+++ Data
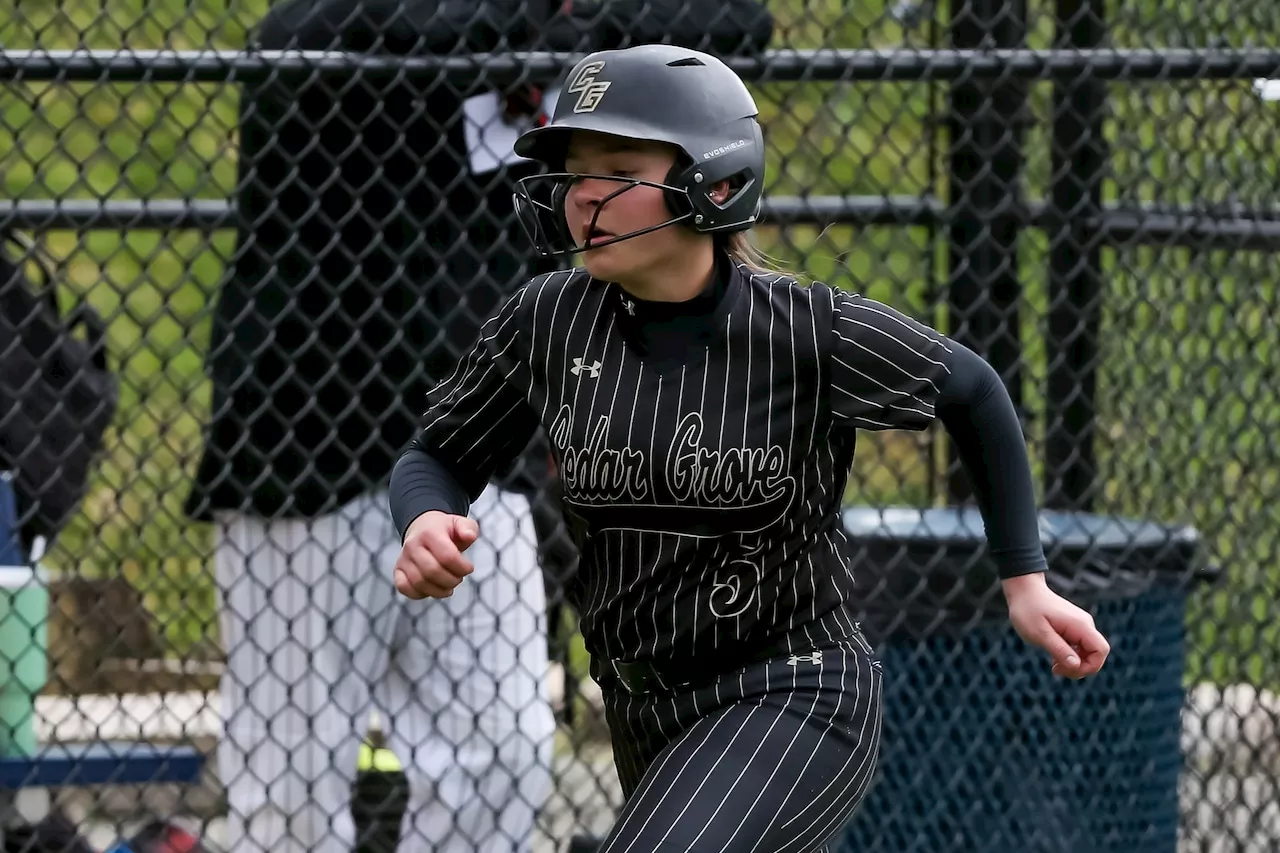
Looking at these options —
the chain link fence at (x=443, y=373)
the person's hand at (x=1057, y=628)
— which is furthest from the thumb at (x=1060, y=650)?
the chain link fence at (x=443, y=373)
++++++
- Job -
Put the records into a two-column CSV with the header columns "prompt" and "reply", one row per record, giving each record's text and its answer in separate quoted fields with line breaks replaced by spaces. Leave the pictures out.

- Written reply -
prompt,reply
"Looking at these options — the chain link fence at (x=443, y=373) the person's hand at (x=1057, y=628) — which is furthest from the thumb at (x=1060, y=650)?","the chain link fence at (x=443, y=373)"